**GIVEN DATA:**

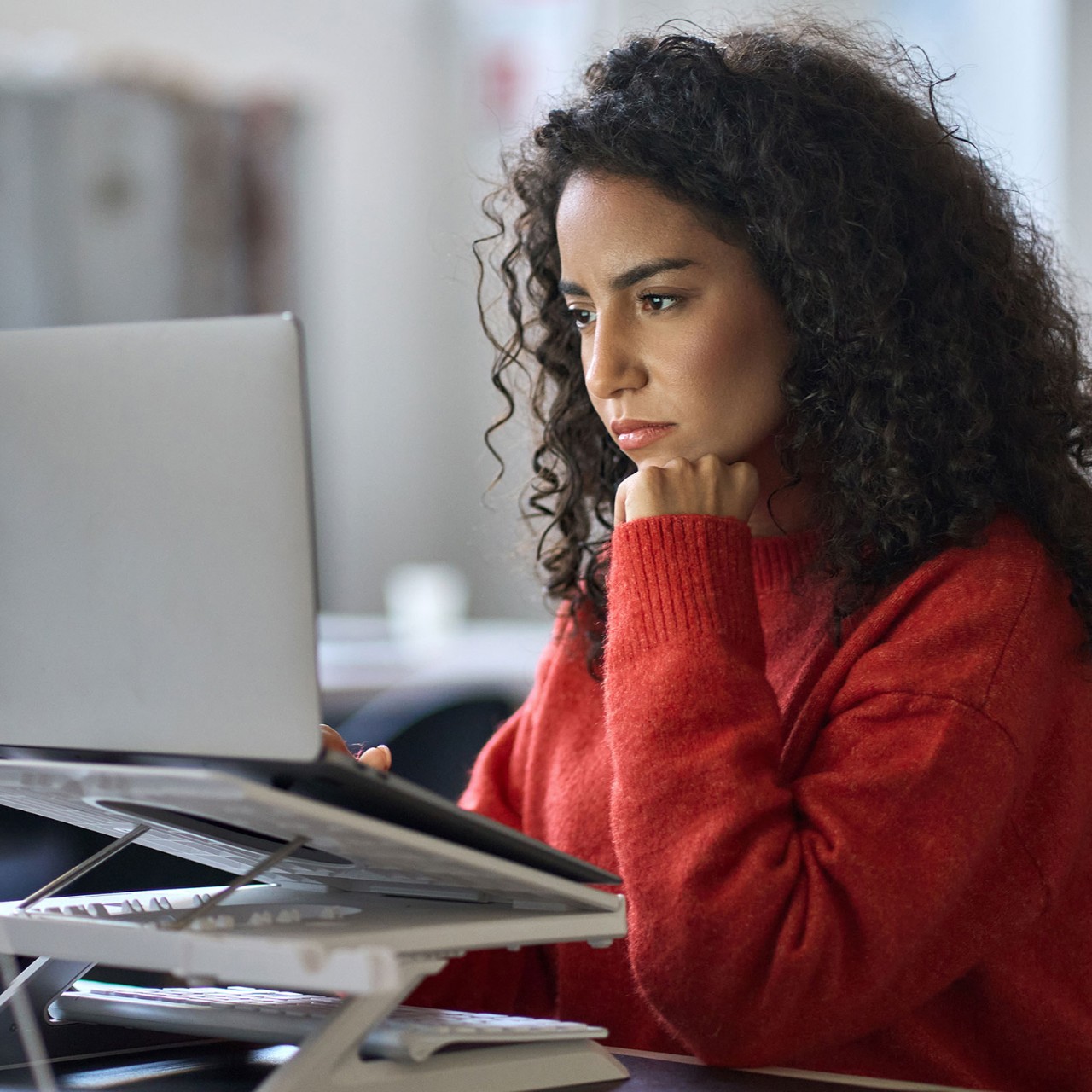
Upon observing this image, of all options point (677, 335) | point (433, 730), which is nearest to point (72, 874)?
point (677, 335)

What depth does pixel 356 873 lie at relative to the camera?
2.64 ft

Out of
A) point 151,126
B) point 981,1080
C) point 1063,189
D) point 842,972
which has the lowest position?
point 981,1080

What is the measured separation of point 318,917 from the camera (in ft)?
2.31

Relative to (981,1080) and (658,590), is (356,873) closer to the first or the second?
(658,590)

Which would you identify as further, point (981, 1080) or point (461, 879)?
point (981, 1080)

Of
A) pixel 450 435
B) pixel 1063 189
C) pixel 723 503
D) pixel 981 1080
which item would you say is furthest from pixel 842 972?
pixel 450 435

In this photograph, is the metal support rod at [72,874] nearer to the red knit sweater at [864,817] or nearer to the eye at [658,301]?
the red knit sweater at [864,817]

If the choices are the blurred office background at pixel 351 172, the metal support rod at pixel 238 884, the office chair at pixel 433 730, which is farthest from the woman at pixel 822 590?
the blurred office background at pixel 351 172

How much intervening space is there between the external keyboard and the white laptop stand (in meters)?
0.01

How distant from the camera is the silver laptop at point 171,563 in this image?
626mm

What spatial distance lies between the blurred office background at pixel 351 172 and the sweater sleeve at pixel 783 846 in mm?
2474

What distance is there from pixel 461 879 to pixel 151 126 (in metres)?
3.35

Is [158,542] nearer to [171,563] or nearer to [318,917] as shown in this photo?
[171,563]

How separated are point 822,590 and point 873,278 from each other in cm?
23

**YOUR GOAL:** Format the rows from the line with "What distance is" through the end of the rows as a two-column CSV with the header text,answer. Each row gets one line, with each field quoted and any line breaks replaced by spaces.

**SOLUTION:**
text,answer
"What distance is there from pixel 461 879 to pixel 151 126 (in metres)?","3.35"
"Is [158,542] nearer to [171,563] or nearer to [318,917] as shown in this photo?","[171,563]"
"How separated are point 822,590 and point 873,278 from each other in cm?","23"